-- Opening Marker --

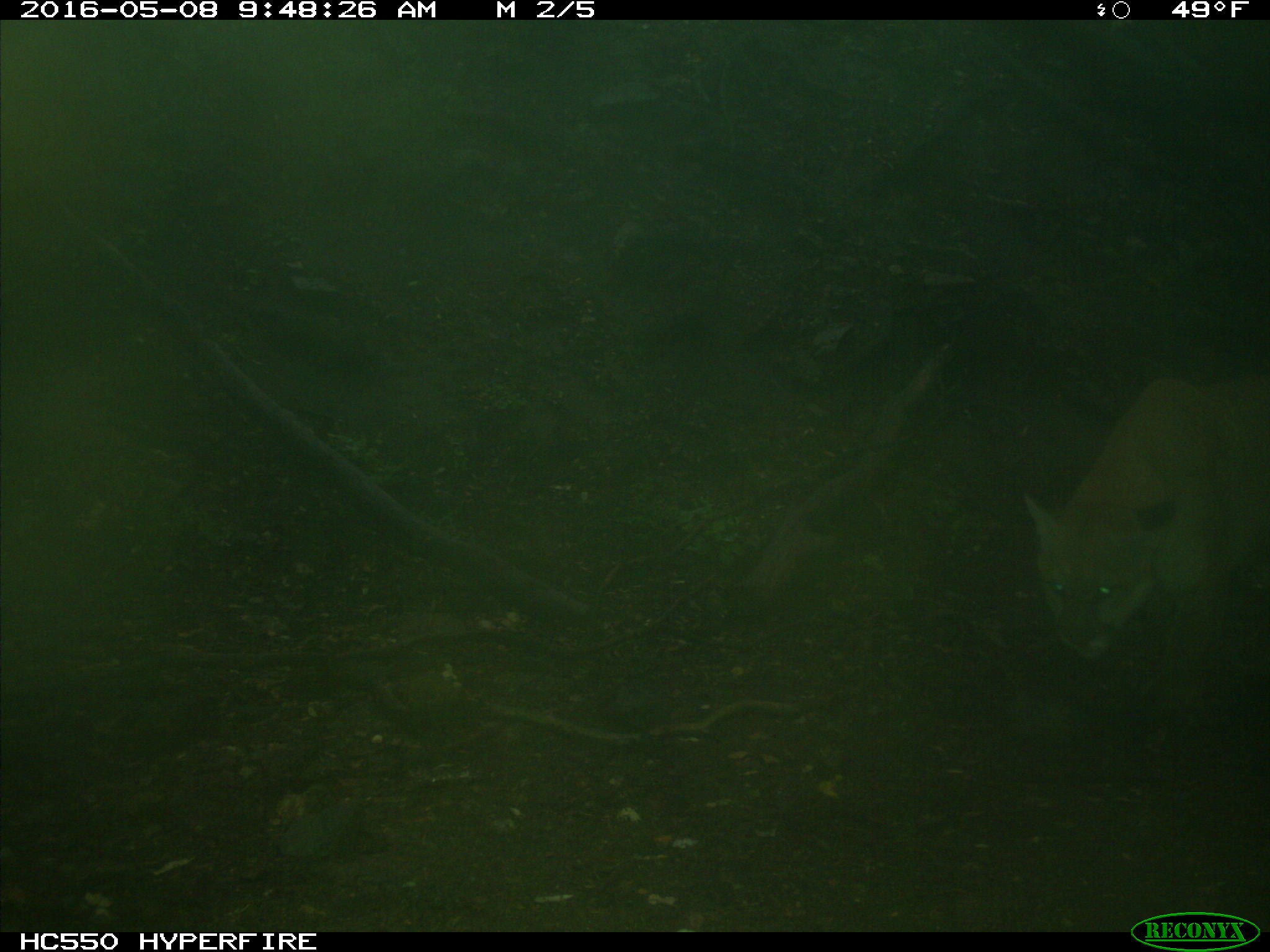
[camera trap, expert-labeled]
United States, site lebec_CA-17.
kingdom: Animalia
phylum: Chordata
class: Mammalia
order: Carnivora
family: Felidae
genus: Puma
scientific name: Puma concolor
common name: mountain lion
Puma concolor (mountain lion).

-- Closing Marker --

## WORK INSTRUCTIONS
Drop the images and return the data verbatim.

## TASK OUTPUT
[camera trap, expert-labeled]
United States, site lebec_CA-17.
kingdom: Animalia
phylum: Chordata
class: Mammalia
order: Carnivora
family: Felidae
genus: Puma
scientific name: Puma concolor
common name: mountain lion
Puma concolor (mountain lion).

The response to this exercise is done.